Maximize OSS Read Performance via Read-Write Splitting with ossfs and SDK - Container Service for Kubernetes

Prerequisites

Before you begin, ensure that you have:

A cluster with the Container Storage Interface (CSI) component installed. Different clients require different CSI versions — upgrade to the latest version. For more information, see Manage csi-plugin and csi-provisioner components.
An OSS bucket in the same Alibaba Cloud account as the cluster.

Important

Keep the OSS bucket in the same account as the cluster. Cross-account OSS access is not recommended.

Choose a client

OSS PVs support three clients: ossfs 1.0, ossfs 2.0, and strmvol. All three support read-only access. Their write support differs:

Client	Read-only	Read/write	Best for
ossfs 1.0	Yes	Full write	General read/write workloads; direct read mode available (v1.91+)
ossfs 2.0	Yes	Sequential append writes only	Read-heavy workloads; requires CSI >= 1.33.1
strmvol	Yes	—	Many small files (datasets, time-series logs, quantitative backtesting)
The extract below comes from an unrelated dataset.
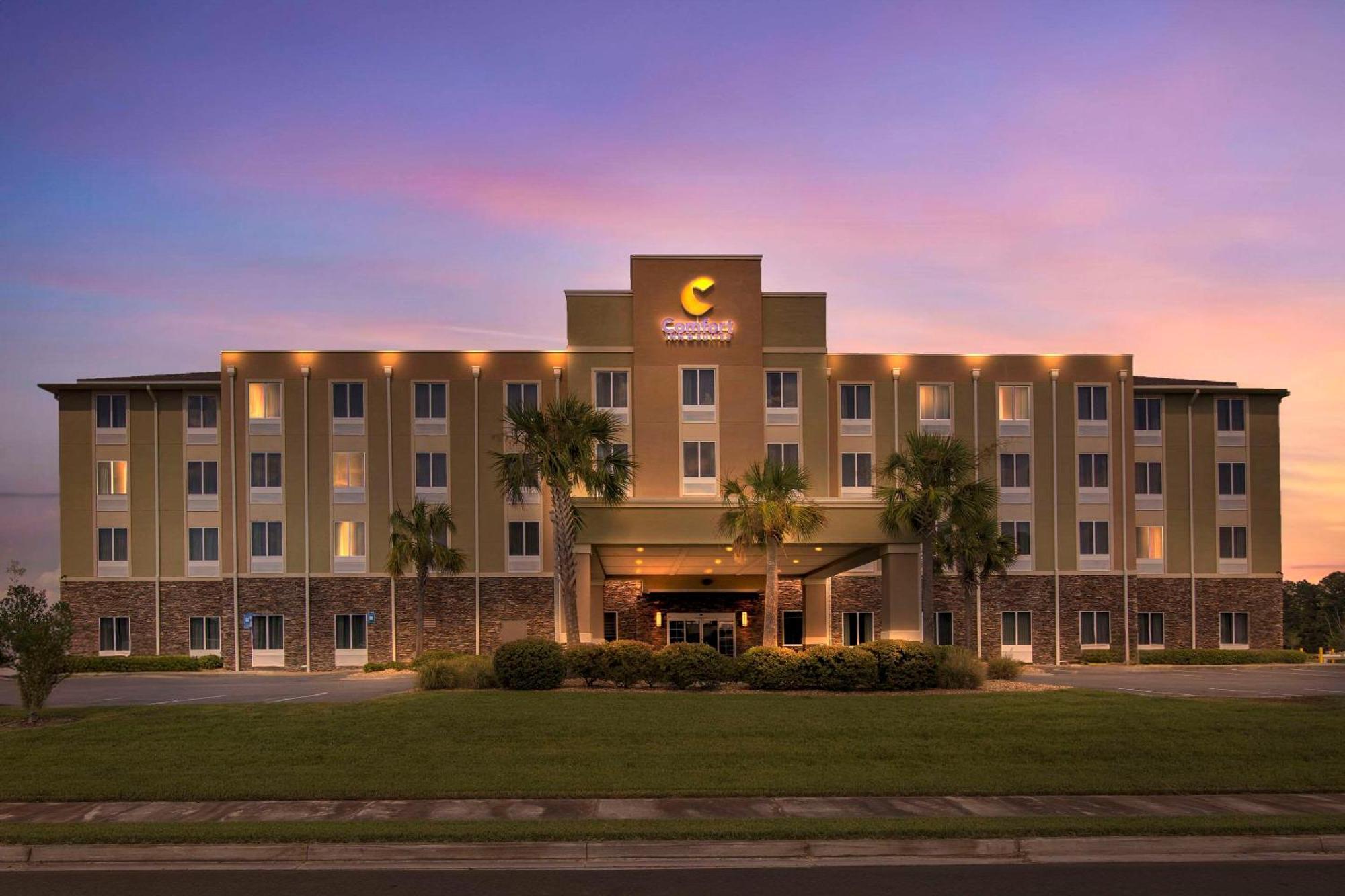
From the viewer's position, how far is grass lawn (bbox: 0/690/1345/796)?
643 inches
For detailed guidance on choosing a client, see Client selection reference.

Use cases

Read-only access

Set the PV access mode to ReadOnlyMany to prevent accidental data modification. This is appropriate for inference, data analytics, and log queries in big data services.

For read-heavy workloads, use ossfs 2.0 (requires CSI >= 1.33.1). See Use ossfs 2.0 PVs.
For workloads that read many small files, use strmvol. See Use strmvol PVs.

To tune ossfs 1.0 for read-only scenarios, configure these parameters in otherOpts. Most workloads do not need to change these defaults — adjust them only when you have a specific performance requirement.

Parameter	Default	Description
`kernel_cache`	Disabled	Enables the kernel buffer cache. Use when real-time access to the latest content is not required. Cache hits are served from memory not used by other processes.
`parallel_count`	20	Number of concurrent shards for uploading or downloading large files.
`max_multireq`	20	Maximum concurrent requests for object metadata listing. Must be >= `parallel_count`.
`max_stat_cache_size`	1000	Number of cached metadata entries. Set to `0` to disable. Increase this value to speed up `ls` in directories with many files — 10,000 entries consume about 40 MB of memory.
`direct_read`	Disabled	Direct read mode for read-only scenarios (ossfs 1.91 and later). See Features and performance testing of the new ossfs 1.0 version and Performance optimization for read-only scenarios.

Read/write access

Set the PV access mode to ReadWriteMany for workloads that write data.

Note

ossfs does not guarantee consistency for concurrent write operations. If multiple writers modify the same objects simultaneously, data corruption can occur. For sequential checkpoint writes during model training, use a single writer per path.

Warning

Deleting or modifying files in the mounted path also deletes or modifies the corresponding objects in the OSS bucket. To protect against accidental data loss, enable versioning for the bucket.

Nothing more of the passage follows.